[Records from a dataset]
________

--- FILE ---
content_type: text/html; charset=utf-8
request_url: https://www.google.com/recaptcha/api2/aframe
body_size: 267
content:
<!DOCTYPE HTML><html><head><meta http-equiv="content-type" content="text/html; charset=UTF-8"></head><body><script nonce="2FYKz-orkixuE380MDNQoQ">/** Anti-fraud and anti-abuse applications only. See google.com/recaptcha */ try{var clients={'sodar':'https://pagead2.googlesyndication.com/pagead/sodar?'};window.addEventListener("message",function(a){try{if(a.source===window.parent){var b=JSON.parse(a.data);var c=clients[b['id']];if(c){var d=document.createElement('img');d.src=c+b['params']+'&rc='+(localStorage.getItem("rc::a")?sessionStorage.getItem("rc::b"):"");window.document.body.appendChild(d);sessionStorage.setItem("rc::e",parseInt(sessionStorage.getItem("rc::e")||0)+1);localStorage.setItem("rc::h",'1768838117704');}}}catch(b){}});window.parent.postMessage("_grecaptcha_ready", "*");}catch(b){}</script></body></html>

________

Task statement:
Find how many lines above include "google", then write only that count.

Solved exercise:
2